She went on to blame Democrats for the delay in getting aid to Americans, but that distorts the legislative history.

Senate Majority Leader Mitch McConnell (R-KY) reportedly only acceded to $600 per-person checks in the funding package because of the runoff in Georgia.

Loeffler and Perdue will face Democrats Raphael Warnock and Jon Ossoff next week. Both Democrats have pushed for the $2,000 checks and called out their Republican opponents for not doing so.

Perdue, a couple hours after Loeffler’s appearance, added his own support in a tweet. 

Loeffler echoed the sentiment a few minutes later.

Before Trump signed the stimulus bill, Loeffler squirmed when asked if she would support an increase to $2,000 checks, only saying she would consider it “if it repurposes wasteful spending for that.”

And Perdue had kept quiet on the increase. Multiple outlets reported that he pleaded with Trump on Christmas to sign the stimulus bil. The Georgia Republican had already cut ads bragging about the deal featuring $600 checks — before Trump criticized it as a failure.

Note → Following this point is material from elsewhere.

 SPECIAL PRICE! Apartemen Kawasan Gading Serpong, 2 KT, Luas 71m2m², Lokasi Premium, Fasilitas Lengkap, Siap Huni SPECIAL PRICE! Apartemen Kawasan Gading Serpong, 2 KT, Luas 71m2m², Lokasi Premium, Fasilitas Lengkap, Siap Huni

Sen. Bernie Sanders (I-VT) has said he’ll insist on a vote on the $2,000 checks before another vote to override the President’s veto on the annual defense funding package. 

But passing the increase to $2,000 isn’t as simple as a majority vote: Sixty senators would be needed to overcome a filibuster on the legislation — which passed the House with two-thirds support Monday — and so far, that’s not the case. 

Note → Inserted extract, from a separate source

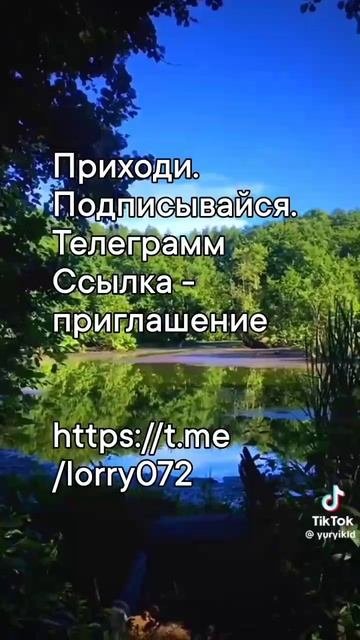 1747488344535.mp4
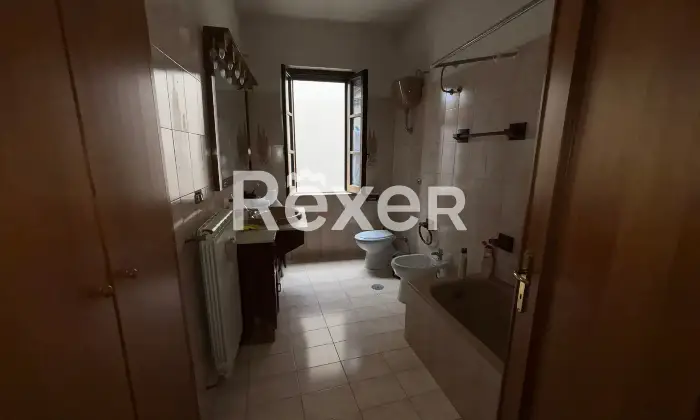 Rexer-Amaseno-Ampio-appartamento-su-due-livelli-in-vendita-in-Piazza-Annunziata-ad-Amaseno-Altro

According to CNN’s count, only four Republicans support the increased checks — including Sens. Marco Rubio (R-FL) and Josh Hawley (R-MO) in addition to Loeffler and Perdue — out of 12 total Republicans that would need to join a united Democratic caucus. 

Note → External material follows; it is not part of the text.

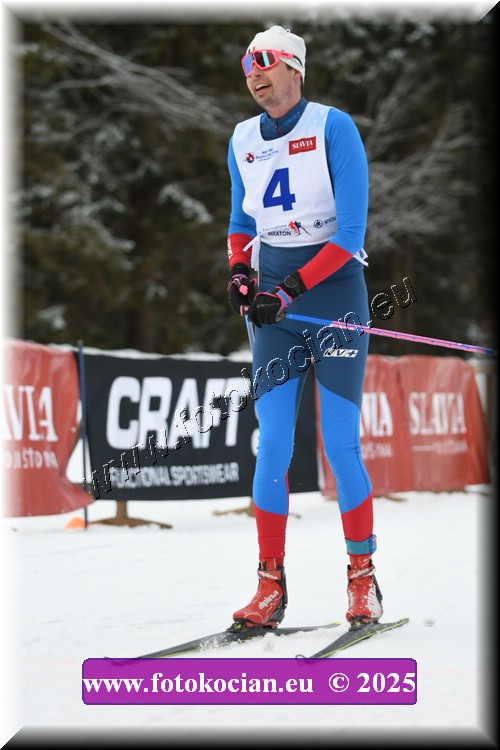 Náhled obrázku: 2025-1442-Orlicky-sobota-dobeh-4.JPG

McConnell could also combine a vote on the increased checks with a less palatable measure, like repealing Section 230 of the 1996 Communications Decency Act — a pet peeve of Trump’s that protects web operators from liability for what users post. 

Republicans senators will have to weigh whether they want to vote against a lame-duck President — albeit a popular one among their Republican base — or vote for the larger stimulus checks they’ve long opposed.